The Cassandra Read Path#

Reads in Cassandra are more complex than writes — and deliberately so. The write path is optimised for speed and throughput; the read path pays a small price for that by having to look in multiple places. Cassandra uses a key structure to make that price as small as possible.

The problem — data is in multiple places#

When a read comes in for a key, the latest version of that data could be in:

The MemTable — if it was written recently and not yet flushed
One or more SSTables on disk — if it was flushed but compaction hasn't merged everything yet

A naive implementation would check every SSTable for every read. At 50 SSTables, that's 50 disk reads just to answer one query. Catastrophically slow.

Cassandra solves this with a Bloom Filter — one per SSTable, kept in memory.

Bloom Filters — ruling out SSTables without reading them#

Before Cassandra touches any SSTable on disk, it asks the Bloom Filter: "does this key exist in this file?"

flowchart TD
    R["Read: tweet_1#IN"] --> BF1["Bloom Filter SSTable 1"]
    R --> BF2["Bloom Filter SSTable 2"]
    R --> BF3["Bloom Filter SSTable 3"]
    BF1 -->|"definitely NOT here"| SKIP1["Skip ✅"]
    BF2 -->|"definitely NOT here"| SKIP2["Skip ✅"]
    BF3 -->|"might be here"| READ["Read SSTable 3 from disk"]

The Bloom Filter gives two possible answers:

Definitely not here — the key is 100% absent from this SSTable. Skip it entirely. Zero disk I/O.
Might be here — the key is probably in this SSTable. Go read it from disk.

A Bloom Filter never misses a key that exists — it will always say "might be here" for a key that is genuinely present. But it can give false positives — occasionally saying "might be here" for a key that isn't there. That just means one unnecessary disk read. Wrong answer is never returned, only occasionally wasted I/O.

Why Bloom Filters work here

In a cluster with 50 SSTables, the Bloom Filter might rule out 47 of them instantly, in memory, with no disk I/O. Only 3 need to be read. Without Bloom Filters, every read would require 50 disk reads. The whole read path is designed to minimise disk touches.

Bloom Filters are probabilistic

They cannot tell you "yes, this key is definitely here." They can only say "no, definitely not here" or "maybe." The false positive rate is configurable — lower false positives requires more memory for the filter.

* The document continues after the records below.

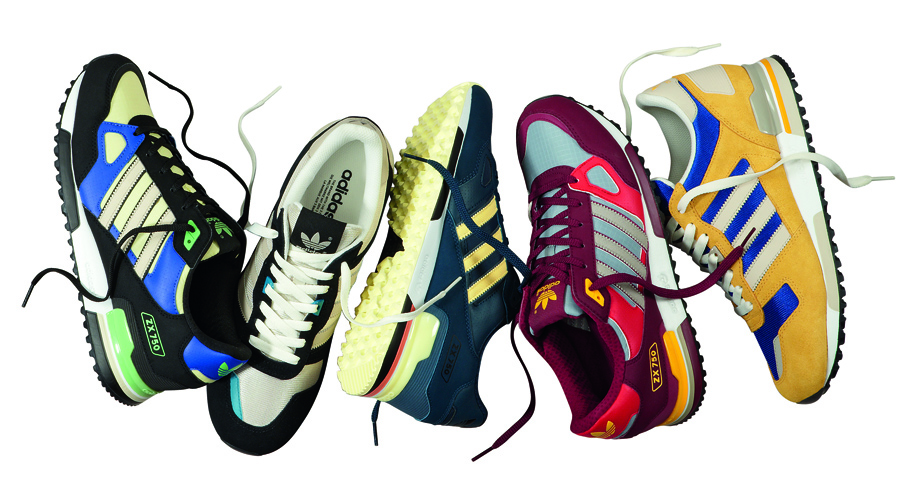 Adidas Zx Pack Spring Summer 2013 001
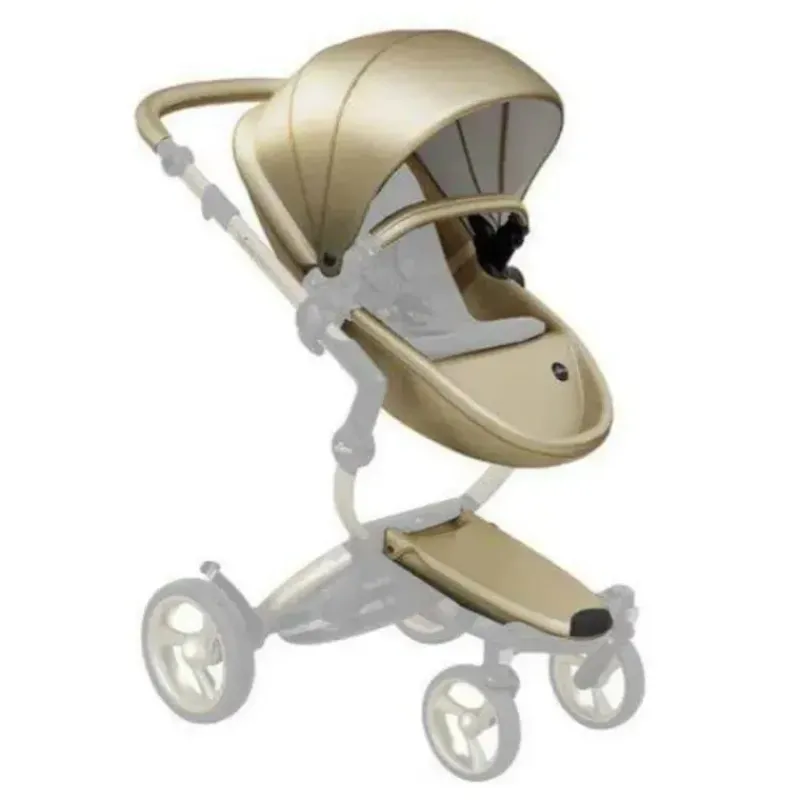 mima__pacote_de_assento_p_SKUwyYSHYYp_0.webp Mima - Pacote de assento para carrinho Xari, champanhe Fashion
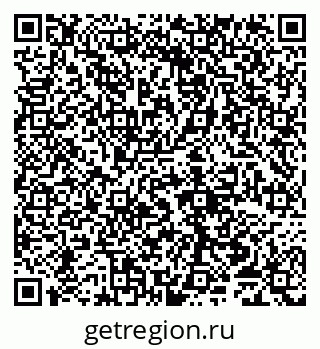 79065052639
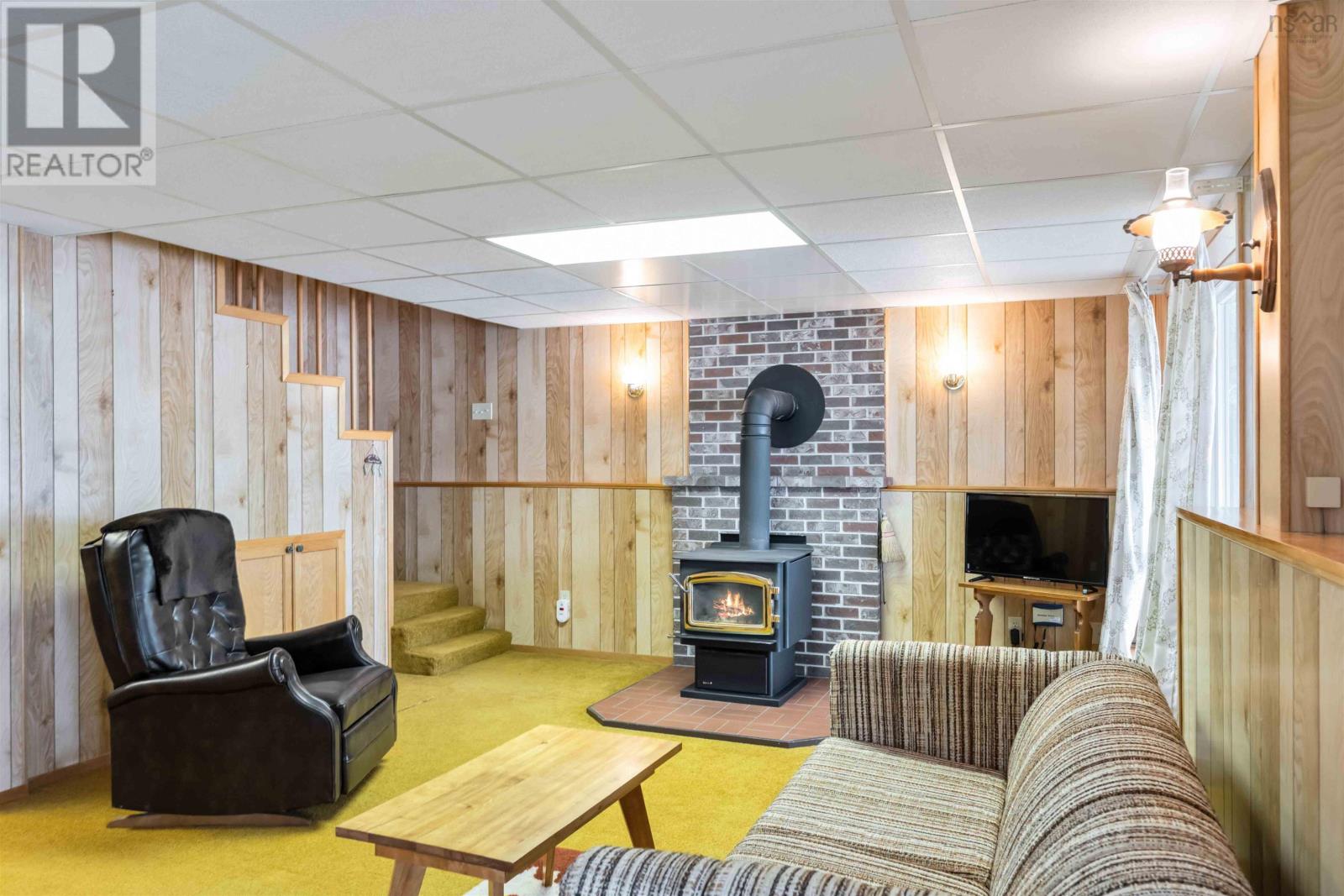 1114 Trout Lake Road, New Albany, Nova Scotia  B0S 1P0 - Photo 20 - 202519394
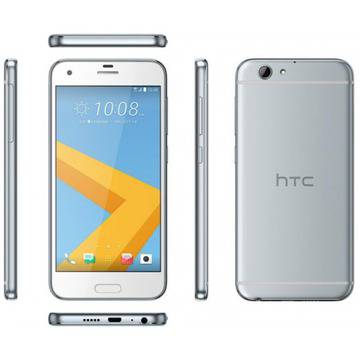 HTC One A9s 32Gb Цена, характеристика и сравнение на цената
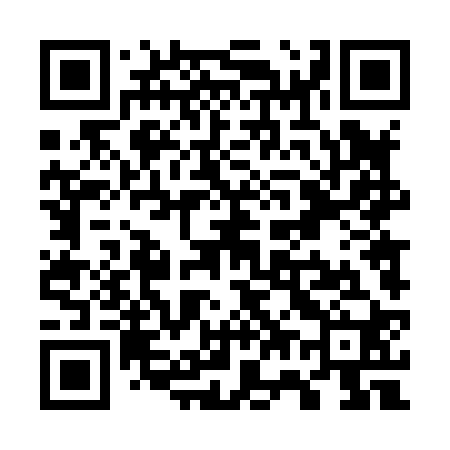 QR code for W74820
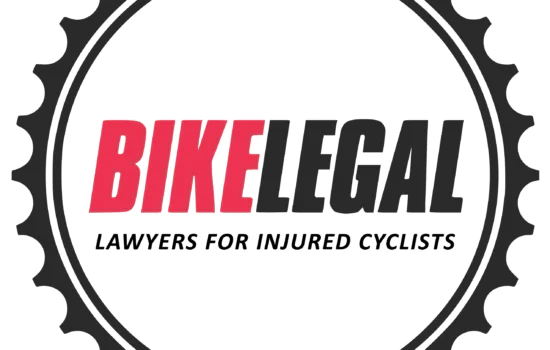 Bike Legal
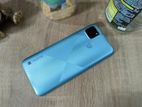 Realme C21Y (Used)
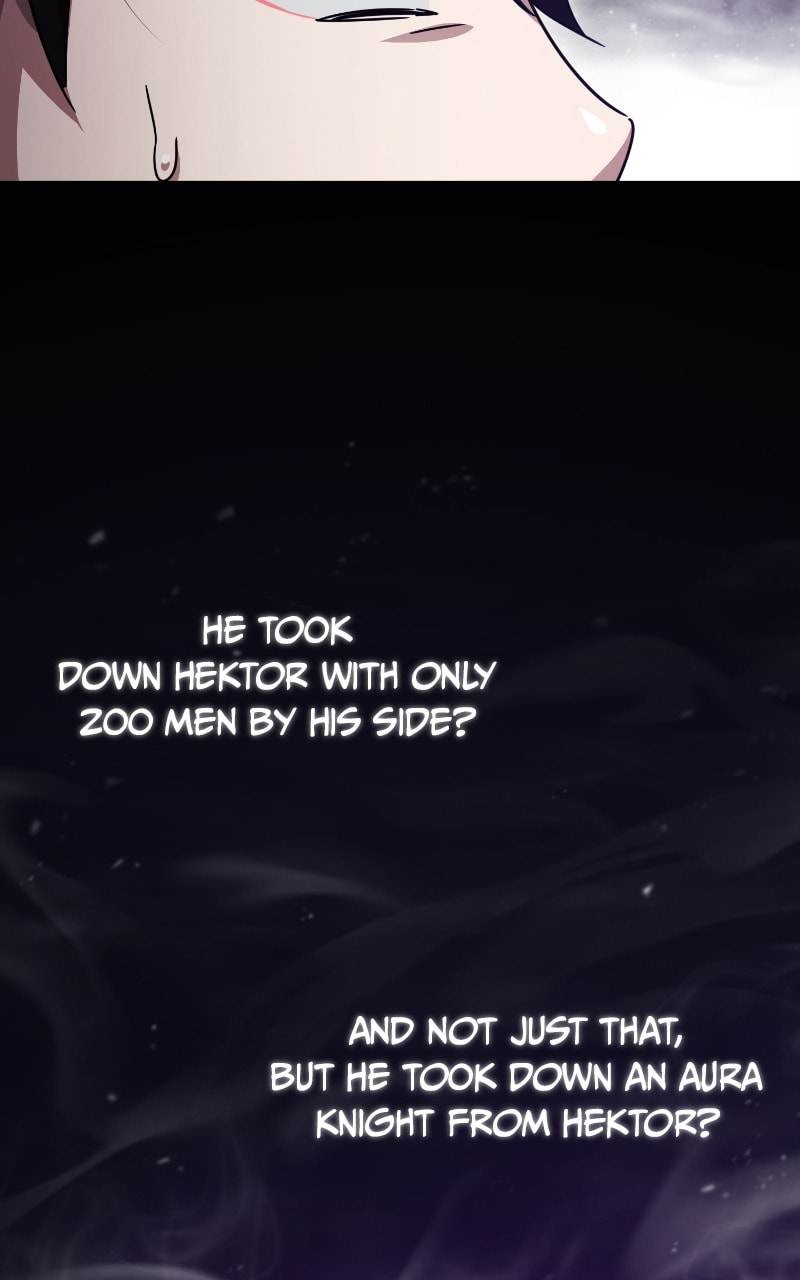 Descended from Divinity Chapter 15.4 page 76 -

This is a classic space vs accuracy trade-off.

The full read path#

Once the Bloom Filters have ruled out as many SSTables as possible, Cassandra reads the remaining candidates and merges the results:

flowchart TD
    R["Read Request"] --> MT["Check MemTable (in memory)"]
    R --> BF["Check Bloom Filter for each SSTable"]
    BF -->|"not here"| SKIP["Skip SSTable"]
    BF -->|"maybe here"| SS["Read SSTable from disk"]
    MT --> MERGE["Merge results (latest timestamp wins)"]
    SS --> MERGE
    MERGE --> RESP["Return to client"]

The merge step is where compaction pays off — the fewer SSTables that survived compaction, the fewer files need to be read and merged on every query.

Read performance degrades without compaction

If compaction falls behind — because write throughput is very high — SSTables accumulate. Bloom Filters help, but more files still means more disk reads per query. Compaction is not just storage housekeeping; it directly determines read latency.

Coordinator routing on reads#

Just like writes, reads are also routed through a coordinator. The coordinator hashes the partition key, finds the node(s) that own the data on the ring, and requests the data from them.

flowchart LR
    Client --> Coord["Coordinator (any node)"]
    Coord -->|"hash(partition_key)"| N1["Replica 1"]
    Coord --> N2["Replica 2"]
    N1 --> Coord
    N2 --> Coord
    Coord -->|"return latest"| Client

How many replicas the coordinator contacts depends on the consistency level configured for the read — which is covered in the next file.